Conversaciones y conversaciones entre los dos, palabras sin sombra de rencor,
diálogos de ese tranquilo cariño y esa limpia amistad que suceden a las horas
primeras y turbulentas del amor. Acuerdan entre los dos separarse,
amistosamente, gentilmente. Sus vidas, por mutuo y franco acuerdo, serán, desde
ahora, distintas; mas sin que ello quiera decir abismo y odio, incompatibilidad
y fracaso. No admiten las leyes indias el divorcio. Es, por tanto, esta de los
príncipes de Kapurthala, una separación amistosa y convenida. Hasta tal punto,
que Anita Delgado continúa siendo princesa de aquel Estado indio. El porqué
¿Por qué se separa Anita Delgado del maharajah? ¿Por qué los príncipes de
Kapurthala ponen un punto a su vida en común de hasta entonces? Es que el
tiempo ha hecho su obra. Anita Delgado siente cada día más apremiante el tirón
de Europa y de España—aunque vive muchos meses en París, con el maharajah, y no
deja de vez en cuando de venir a España—. En Málaga viven el padre y la madre:
aquel Ángel Delgado y aquella Candelaria Briones que un día llegaron a Madrid
con un afán y una ilusión de lucha que la realidad iba a desvanecer muy pronto.

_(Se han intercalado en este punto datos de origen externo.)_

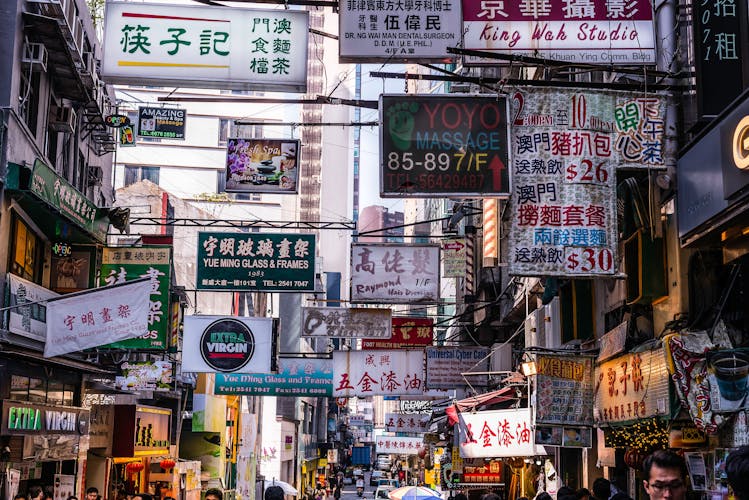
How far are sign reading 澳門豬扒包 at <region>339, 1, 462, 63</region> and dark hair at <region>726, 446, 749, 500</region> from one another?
9189 mm

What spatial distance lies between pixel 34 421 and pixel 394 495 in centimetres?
1012

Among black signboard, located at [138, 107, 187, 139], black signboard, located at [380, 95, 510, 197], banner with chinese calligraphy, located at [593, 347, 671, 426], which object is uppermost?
black signboard, located at [138, 107, 187, 139]

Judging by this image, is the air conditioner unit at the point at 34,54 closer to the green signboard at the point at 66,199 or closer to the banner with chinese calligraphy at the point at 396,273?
the green signboard at the point at 66,199

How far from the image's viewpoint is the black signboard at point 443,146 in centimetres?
1219

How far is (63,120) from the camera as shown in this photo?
2112 centimetres

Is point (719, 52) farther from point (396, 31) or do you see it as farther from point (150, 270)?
point (150, 270)

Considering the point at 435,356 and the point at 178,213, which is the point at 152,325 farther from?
the point at 178,213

Eran viejos ya los padres de Anita Delgado. Podía la muerte, un día, hacer su
aparición. Y ella no querría estar lejos, no querría dejar de endulzar los años
últimos de los dos viejos. Kapurthala es la lejanía absoluta, comprensible
antes, en los años primeros. Pero Anita Delgado empieza a ver ya las cosas de
otro modo, y Europa, España y los padres alzan sus sombras ante ella,
imperativamente, como reclamándola. El tiempo ha hecho su obra.
Deja un día Kapurthala. No sin emoción, porque allí ha
vivido las horas más extraordinarias de su vida, las que tendrán ya un surco
imborrable. Ahí nació su hijo, que es ya un mozo espigado y moreno, fuerte y
alegre, de grandes ojos negros, de espíritu en el que se funden lo hindú y lo
español en un contraste de atracción extraña. Por última vez se curvan ante
ella, silenciosos los servidores, de piel de bronce y profundas pupilas. La
presentan armas en signo de despedida los enormes soldados de gran turbante
rojo. Emocionadamente la dicen adiós muchas de aquellas gentes que con ella han
convivido a lo largo de los años. Como cuando llegó, un palpitar de pájaros
estremece el aire cálido y llega jubilosamente a sus oídos. Kapurthala queda
lejos. Allí, en las selvas gigantescas, en el palacio suntuoso, en los templos
extraños, deja Anita Delgado lo más extraordinario de su vida.